IndexError: List Index Out of Range — What It Means and How to Fix It

IndexError: List Index Out of Range — What It Means and How to Fix It

The indexerror: list index out of range error is one of the most common errors Python developers encounter, whether they are writing their first loop or debugging a complex data pipeline. It has a clear meaning, and once you understand why Python raises it, you can fix it fast and prevent it from coming back. The error appears when your code tries to access a position in a list using an index number that does not exist in that list. Python lists are zero-indexed, meaning the first element is at index 0, not index 1. If your list has five elements but you ask for the element at position 5, Python raises this error because position 5 does not exist. This guide covers every form of the error, the code patterns that cause it, and the fixes for each one.

Why Python Raises This Error: The Core Concept

Python lists are ordered sequences. Each element sits at a numbered position called an index. The indexing starts at 0 and ends at the length of the list minus one.

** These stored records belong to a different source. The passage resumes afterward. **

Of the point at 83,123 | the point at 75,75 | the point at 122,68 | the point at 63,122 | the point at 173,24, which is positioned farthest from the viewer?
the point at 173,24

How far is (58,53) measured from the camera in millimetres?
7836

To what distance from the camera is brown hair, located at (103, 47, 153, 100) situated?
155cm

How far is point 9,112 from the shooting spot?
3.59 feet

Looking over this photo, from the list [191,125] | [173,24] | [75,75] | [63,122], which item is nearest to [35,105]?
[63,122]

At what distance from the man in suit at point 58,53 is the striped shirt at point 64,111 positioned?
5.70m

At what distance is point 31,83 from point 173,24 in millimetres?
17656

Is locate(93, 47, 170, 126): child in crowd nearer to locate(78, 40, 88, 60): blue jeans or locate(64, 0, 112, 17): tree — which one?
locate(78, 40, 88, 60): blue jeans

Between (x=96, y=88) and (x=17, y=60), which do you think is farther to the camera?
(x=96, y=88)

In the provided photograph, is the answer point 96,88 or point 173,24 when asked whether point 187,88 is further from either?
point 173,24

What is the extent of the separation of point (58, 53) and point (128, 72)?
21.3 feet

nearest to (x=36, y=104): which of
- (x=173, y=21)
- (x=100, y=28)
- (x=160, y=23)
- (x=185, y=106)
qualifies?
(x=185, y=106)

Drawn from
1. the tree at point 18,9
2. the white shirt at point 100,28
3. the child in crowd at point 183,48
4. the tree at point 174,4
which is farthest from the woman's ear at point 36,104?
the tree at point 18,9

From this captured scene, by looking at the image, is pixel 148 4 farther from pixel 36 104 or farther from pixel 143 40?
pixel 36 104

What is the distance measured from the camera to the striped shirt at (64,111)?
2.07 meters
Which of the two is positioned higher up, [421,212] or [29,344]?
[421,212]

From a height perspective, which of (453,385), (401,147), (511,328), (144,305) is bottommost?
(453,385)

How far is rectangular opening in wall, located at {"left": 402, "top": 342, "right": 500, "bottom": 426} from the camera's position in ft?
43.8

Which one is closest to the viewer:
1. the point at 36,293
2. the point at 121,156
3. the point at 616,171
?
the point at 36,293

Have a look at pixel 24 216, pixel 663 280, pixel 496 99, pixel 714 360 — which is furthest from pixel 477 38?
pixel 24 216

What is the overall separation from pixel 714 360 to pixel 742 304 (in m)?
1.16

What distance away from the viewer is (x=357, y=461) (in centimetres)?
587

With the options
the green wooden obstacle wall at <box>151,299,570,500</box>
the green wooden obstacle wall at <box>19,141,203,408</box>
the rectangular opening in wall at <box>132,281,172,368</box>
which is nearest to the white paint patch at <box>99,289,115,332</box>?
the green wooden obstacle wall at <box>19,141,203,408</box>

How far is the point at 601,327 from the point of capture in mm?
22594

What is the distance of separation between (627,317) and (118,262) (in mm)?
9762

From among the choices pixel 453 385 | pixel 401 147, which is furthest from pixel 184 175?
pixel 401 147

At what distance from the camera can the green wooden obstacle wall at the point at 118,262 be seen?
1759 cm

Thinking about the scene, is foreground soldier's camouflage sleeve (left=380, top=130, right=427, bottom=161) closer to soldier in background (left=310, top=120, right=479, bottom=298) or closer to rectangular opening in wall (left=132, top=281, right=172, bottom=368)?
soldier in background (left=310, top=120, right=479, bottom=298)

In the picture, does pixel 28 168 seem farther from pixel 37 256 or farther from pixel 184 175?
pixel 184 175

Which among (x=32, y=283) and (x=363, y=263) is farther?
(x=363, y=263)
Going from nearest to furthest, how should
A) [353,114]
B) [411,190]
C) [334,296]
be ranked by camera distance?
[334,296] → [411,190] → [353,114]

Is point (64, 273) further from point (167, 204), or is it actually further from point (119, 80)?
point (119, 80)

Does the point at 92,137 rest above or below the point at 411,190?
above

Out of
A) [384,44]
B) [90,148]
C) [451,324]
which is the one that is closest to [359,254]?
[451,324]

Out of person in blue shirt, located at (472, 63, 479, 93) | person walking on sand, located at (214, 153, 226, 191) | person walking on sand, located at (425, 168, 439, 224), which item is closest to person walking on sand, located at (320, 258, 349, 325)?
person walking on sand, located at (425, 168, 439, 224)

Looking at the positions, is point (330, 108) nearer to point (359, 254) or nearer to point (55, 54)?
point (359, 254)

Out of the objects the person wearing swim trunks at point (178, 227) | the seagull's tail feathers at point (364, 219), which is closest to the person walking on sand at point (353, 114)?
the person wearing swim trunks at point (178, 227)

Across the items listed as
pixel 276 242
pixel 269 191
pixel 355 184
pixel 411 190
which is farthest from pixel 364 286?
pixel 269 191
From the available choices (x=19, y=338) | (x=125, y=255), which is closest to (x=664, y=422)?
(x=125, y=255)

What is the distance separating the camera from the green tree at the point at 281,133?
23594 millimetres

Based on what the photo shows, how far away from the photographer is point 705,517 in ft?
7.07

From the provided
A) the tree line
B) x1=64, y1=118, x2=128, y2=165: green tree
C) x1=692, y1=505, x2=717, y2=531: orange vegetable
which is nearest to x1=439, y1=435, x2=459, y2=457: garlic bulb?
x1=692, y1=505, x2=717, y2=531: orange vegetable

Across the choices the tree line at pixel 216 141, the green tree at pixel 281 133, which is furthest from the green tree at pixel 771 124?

fruits = ["apple", "banana", "cherry"]
# Index:      0          1         2
# len(fruits) = 3
# Valid indices: 0, 1, 2
# Invalid:       3, 4, any number >= 3

When you write fruits[3], Python looks for the element at position 3. That position does not exist. Python raises IndexError: list index out of range to tell you the index you used falls outside the valid range.

The same applies to negative indexing. Negative indices count from the end: fruits[-1] gives you "cherry", fruits[-3] gives you "apple". But fruits[-4] raises the same IndexError because there is no fourth-from-last element in a three-element list.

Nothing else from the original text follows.